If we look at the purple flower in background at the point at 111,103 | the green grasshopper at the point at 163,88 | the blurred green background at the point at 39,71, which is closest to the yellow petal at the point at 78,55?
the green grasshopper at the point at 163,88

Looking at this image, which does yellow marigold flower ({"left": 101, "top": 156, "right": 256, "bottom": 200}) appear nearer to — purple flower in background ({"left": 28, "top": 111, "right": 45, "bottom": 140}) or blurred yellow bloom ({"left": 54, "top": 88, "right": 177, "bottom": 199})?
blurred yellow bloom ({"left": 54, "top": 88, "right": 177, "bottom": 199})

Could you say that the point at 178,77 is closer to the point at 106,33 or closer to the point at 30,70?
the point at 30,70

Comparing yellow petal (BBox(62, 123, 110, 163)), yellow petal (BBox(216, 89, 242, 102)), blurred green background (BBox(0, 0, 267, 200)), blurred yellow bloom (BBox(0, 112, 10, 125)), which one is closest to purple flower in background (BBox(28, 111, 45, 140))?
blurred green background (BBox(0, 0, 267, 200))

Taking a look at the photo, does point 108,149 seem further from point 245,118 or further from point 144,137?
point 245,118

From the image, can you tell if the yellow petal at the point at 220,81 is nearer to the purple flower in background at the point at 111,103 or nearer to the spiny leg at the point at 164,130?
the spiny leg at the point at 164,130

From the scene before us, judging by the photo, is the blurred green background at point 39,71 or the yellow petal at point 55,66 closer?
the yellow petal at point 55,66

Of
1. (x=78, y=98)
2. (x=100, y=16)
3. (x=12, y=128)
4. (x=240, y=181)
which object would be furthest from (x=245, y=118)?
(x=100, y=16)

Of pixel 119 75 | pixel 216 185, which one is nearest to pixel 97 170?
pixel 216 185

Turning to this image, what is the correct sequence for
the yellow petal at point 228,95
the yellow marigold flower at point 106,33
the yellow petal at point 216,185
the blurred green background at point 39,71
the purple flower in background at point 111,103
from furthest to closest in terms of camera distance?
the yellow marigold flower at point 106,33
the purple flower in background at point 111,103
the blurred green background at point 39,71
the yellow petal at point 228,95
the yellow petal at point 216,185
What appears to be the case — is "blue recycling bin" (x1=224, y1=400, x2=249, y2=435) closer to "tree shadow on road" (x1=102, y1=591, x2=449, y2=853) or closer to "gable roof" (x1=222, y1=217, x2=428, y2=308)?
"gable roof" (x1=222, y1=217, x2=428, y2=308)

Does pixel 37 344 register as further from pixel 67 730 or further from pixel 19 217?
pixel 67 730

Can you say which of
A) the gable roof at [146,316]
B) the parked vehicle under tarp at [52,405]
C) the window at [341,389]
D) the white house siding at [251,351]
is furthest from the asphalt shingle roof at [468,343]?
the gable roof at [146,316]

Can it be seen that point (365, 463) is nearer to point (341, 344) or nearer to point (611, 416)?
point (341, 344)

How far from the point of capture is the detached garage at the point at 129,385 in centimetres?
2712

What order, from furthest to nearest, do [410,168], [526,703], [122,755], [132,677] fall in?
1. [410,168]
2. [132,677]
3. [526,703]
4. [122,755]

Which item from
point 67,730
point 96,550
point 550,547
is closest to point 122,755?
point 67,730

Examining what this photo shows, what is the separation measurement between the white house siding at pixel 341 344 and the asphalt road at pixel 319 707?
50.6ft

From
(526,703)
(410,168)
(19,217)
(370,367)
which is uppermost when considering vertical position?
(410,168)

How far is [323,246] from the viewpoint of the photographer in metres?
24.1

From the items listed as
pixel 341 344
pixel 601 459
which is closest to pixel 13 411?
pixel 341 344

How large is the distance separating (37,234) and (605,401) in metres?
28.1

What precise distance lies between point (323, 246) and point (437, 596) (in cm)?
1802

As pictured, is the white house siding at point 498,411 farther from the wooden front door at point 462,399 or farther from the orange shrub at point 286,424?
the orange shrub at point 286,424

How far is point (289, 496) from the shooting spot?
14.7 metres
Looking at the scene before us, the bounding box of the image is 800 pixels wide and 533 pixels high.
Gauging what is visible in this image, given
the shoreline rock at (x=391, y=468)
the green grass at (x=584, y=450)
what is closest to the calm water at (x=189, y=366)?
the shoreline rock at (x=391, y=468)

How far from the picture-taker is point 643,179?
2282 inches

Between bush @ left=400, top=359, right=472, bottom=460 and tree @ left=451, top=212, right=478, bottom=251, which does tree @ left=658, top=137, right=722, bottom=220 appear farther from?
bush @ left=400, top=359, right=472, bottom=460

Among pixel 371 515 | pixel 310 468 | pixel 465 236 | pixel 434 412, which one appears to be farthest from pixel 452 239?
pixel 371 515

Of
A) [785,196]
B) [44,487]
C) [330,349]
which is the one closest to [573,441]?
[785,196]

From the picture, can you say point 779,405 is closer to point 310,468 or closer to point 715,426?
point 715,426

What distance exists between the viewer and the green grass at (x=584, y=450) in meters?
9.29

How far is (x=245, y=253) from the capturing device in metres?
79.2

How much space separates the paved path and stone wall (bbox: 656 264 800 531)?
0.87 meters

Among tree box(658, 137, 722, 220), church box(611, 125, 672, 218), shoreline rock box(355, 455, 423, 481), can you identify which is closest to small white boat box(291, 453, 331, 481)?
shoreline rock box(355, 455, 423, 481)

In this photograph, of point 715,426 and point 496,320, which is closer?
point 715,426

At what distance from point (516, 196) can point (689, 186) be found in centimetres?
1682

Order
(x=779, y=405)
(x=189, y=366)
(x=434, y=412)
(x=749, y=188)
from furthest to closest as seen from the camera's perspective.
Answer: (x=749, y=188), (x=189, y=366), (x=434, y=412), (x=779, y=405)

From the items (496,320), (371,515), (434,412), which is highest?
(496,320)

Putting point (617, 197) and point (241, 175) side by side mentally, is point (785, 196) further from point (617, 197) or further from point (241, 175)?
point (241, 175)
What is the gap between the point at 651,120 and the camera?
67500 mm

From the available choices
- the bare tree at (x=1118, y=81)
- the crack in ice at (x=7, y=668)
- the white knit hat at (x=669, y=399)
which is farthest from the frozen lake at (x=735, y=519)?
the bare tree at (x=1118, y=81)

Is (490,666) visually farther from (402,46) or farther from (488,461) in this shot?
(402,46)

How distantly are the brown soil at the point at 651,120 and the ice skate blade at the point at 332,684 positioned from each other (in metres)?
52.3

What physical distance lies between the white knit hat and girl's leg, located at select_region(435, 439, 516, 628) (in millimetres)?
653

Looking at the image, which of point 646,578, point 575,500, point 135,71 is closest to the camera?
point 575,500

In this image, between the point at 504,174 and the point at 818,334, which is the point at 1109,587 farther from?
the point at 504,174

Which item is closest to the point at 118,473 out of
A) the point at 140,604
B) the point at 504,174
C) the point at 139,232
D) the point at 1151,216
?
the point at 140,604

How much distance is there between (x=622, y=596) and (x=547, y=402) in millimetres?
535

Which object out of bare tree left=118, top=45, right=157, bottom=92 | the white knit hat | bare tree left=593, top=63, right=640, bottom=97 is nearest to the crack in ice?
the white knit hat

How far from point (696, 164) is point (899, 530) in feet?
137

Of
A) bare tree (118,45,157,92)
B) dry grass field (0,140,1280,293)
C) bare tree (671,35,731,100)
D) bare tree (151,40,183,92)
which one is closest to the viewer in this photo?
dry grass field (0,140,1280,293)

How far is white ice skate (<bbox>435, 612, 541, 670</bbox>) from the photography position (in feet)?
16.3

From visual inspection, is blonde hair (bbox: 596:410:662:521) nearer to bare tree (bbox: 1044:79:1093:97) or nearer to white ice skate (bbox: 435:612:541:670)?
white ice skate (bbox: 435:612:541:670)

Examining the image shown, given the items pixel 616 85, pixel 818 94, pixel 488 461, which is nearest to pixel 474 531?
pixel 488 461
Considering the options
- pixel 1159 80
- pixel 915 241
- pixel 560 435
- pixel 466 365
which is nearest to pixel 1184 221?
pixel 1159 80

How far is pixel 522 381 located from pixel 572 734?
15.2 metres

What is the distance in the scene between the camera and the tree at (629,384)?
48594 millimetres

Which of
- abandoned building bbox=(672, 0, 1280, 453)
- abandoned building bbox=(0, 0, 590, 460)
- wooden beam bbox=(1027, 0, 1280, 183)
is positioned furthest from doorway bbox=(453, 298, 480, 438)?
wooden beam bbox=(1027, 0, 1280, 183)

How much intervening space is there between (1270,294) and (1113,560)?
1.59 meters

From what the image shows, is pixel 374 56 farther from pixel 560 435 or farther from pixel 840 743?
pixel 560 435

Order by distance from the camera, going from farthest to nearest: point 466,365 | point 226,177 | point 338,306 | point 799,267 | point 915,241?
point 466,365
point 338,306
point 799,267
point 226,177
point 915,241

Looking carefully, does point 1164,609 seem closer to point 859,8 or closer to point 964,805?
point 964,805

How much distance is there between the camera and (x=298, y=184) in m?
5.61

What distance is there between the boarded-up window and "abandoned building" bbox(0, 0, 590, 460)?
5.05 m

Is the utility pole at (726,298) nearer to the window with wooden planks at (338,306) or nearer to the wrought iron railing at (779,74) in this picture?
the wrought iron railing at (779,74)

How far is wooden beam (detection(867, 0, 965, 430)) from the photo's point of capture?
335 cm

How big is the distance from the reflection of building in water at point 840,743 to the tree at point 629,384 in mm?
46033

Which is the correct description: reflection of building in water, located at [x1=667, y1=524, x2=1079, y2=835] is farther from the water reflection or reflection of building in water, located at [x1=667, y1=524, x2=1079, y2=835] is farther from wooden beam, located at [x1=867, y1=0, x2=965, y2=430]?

________

■ **Stated problem**:
Only the lines from the one containing "How far is wooden" to the end of the listing belong in the output, each reproduced exactly.

■ **The output**:
How far is wooden beam (detection(867, 0, 965, 430)) from the photo's point of capture?
335 cm

How big is the distance from the reflection of building in water at point 840,743 to the tree at point 629,384 in mm?
46033

Which is the correct description: reflection of building in water, located at [x1=667, y1=524, x2=1079, y2=835] is farther from the water reflection or reflection of building in water, located at [x1=667, y1=524, x2=1079, y2=835] is farther from wooden beam, located at [x1=867, y1=0, x2=965, y2=430]?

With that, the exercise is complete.